Он смотрел на нее, проносящуюся мимо, откидываясь на спинку кресла, чтобы она не наткнулась на его голову, подтягивал ноги на сиденье, чтобы не споткнулась о них, чувствовал себя лишним, громоздким, неприятным для нее и прощался, прощался. Где–то в самой глубине его души светилось маленькое пятнышко, теплый греющий комочек — Марина уезжала, а он оставался. Может быть, он задержится на день, на два, может быть, уедет в тот же день или случится так, что он и на месяц останется в городе, но предстоит разлука, и он был ей рад.

До сих пор, на четвертом уже десятке, Марина продолжала что–то доказывать себе, ему, окружающим, продолжала утверждаться этим трижды проклятым паласом, этими шторами, шлепанцами, в ее недрах до сих пор происходили непрекращающиеся разборки, гремели автоматные очереди, взрывались гранаты, гусеницы танков рвали на части ненавистных соседей и подруг, она сжигала огнеметами чьи–то успехи, победы, удачи, собственными руками разрывала недоступные ей наряды, проклинала и ненавидела страны, где побывали ее знакомые, она изводила эти страны наводнениями и землетрясениями, заваливала их снегом, устраивала лесные пожары, плодила террористов. И все эти страсти продолжали кипеть в ней изо дня в день, хотя на поверхность проступало только недовольство им, мужем, Касьяни–ным Ильей Николасвичем. И все это он понимал.
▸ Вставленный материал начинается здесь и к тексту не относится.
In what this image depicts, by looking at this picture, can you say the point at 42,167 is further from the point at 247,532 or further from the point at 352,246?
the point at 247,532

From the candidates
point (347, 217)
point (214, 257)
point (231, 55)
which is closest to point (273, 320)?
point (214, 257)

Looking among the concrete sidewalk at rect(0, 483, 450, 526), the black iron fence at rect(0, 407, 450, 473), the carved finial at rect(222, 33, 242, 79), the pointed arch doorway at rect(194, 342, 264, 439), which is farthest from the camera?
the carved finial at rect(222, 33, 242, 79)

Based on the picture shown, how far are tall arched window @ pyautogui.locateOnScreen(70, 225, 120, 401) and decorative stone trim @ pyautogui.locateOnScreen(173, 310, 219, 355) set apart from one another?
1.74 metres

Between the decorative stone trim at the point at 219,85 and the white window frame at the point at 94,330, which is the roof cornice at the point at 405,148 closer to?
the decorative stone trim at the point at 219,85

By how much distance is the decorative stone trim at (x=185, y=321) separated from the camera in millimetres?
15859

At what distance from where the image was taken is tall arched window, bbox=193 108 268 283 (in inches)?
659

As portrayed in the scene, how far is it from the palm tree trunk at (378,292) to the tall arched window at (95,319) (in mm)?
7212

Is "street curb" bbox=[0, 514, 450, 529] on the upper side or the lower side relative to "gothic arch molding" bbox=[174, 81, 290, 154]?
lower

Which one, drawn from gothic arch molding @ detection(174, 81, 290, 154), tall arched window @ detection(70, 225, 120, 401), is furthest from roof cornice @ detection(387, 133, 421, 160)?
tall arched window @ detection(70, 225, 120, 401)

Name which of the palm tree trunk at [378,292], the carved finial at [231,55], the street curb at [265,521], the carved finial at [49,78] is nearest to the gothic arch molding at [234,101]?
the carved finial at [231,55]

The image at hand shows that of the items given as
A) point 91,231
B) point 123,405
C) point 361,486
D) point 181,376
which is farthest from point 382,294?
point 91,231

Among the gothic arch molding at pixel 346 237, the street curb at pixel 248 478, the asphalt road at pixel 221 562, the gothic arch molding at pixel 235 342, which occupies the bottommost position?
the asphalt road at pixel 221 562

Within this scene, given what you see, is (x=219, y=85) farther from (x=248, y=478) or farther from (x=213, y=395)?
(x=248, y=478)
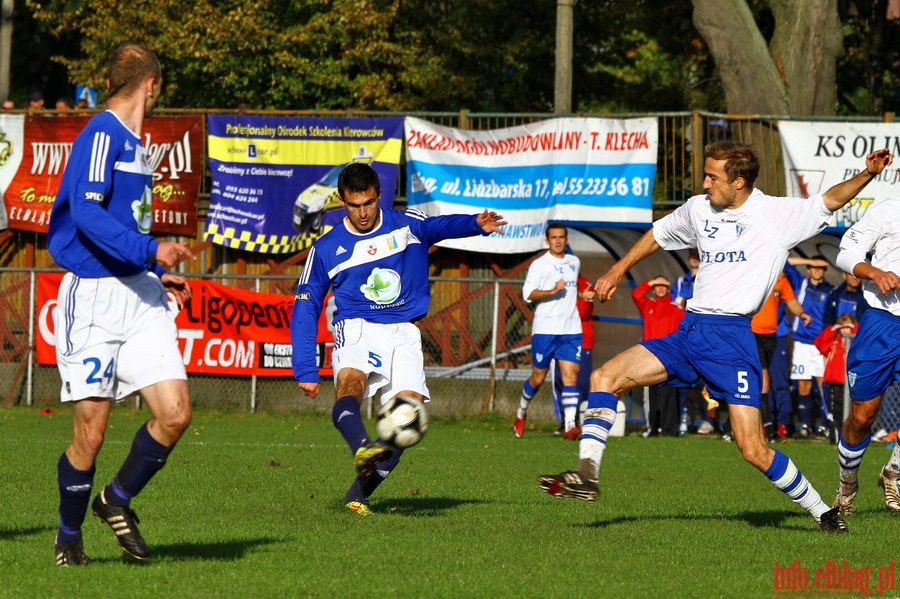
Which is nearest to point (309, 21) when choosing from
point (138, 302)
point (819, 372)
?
point (819, 372)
Если попытаться определить, какое самое сильное чувство испытывал он в эти мгновения, то это был не ужас перед бандой Евладова, это была тихая, почти незаметная радость по поводу неизбежного отъезда Марины.

Касьянин осторожно посмотрел на настенные часы, и Марина тут же перехватила его взгляд.

— Не страдай, не страдай! — бросила она, проносясь мимо, и Касьянин понял, что жена знает о его состоянии. — Скоро, совсем скоро уедем, дорогой!

— Это хорошо, — сказал Касьянин. Марина резко остановилась, обернулась к мужу, некоторое время смотрела на него с насмешливым изумлением, но, видимо, решив, что сегодня ей не удастся пробить касьянинскую невозмутимость, помчалась дальше.

А Касьянин, передохнув после своих бензиновых забот, снова пошел на балкон, разыскал за шкафом доску, гвозди, молоток и заколотил дыру, оставшуюся после евладовского выстрела в дверной глазок. Гвозди ему попались великоватые, они проходили не только сквозь доску, но и сквозь дверь, вылезая наружу какими–то злобными шипами. Касьянин вышел на площадку и загнул гвозди, стараясь, чтобы они утонули в клеенчатой обивке двери.

Осмотрев свою работу, он остался ею доволен и, вернувшись в комнату, опустился в кресло.

— Надеюсь, ты проводишь нас? — спросила Марина.

— Да.

— Слава богу! Хоть какая–то помощь.

— А не пойти ли тебе высморкаться? — спросил Касьянин негромко, с явной заботливостью в голосе.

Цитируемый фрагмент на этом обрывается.